Shell pulls out of Kurdistan oil talks to protect Iraq investments
Royal Dutch Shell has pulled out of oil development talks with the Kurdistan regional government in an effort to protect lucrative investments in southern Iraq, including a potential $17bn natural gas deal.
Over recent days Iraqi government officials have threatened to cancel an oilfield contract with ExxonMobil, after the Financial Times reported that the US company had become the first “supermajor” to conclude exploration contracts with the Kurdistan regional government. Big oil groups are racing to secure supplies in Iraq, which has some of the largest reserves.
The central government in Baghdad is seeking to impose a de facto ban on companies operating in Kurdistan, a semi-autonomous region in northern Iraq. Like Exxon, Shell has oil contracts in the south but had even more to lose as it had also been in talks over a $17bn natural gas deal, according to people familiar with the discussions.
“Baghdad’s real power lies in denying future contracts and Shell still had something else on the table.
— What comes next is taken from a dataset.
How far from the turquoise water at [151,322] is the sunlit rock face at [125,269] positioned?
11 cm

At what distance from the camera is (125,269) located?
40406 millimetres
They still had not signed the southern gas field deal,” said one person familiar with the talks, adding that the long-awaited deal with Baghdad cleared its last big hurdle on Tuesday after it was approved by Iraq’s council of ministries.
Daily production in Iraq has only just returned to 2.8m barrels - the level it was at before the US-led invasion in 2003. Development has been hampered by bureaucracy, security fears and logistical bottlenecks.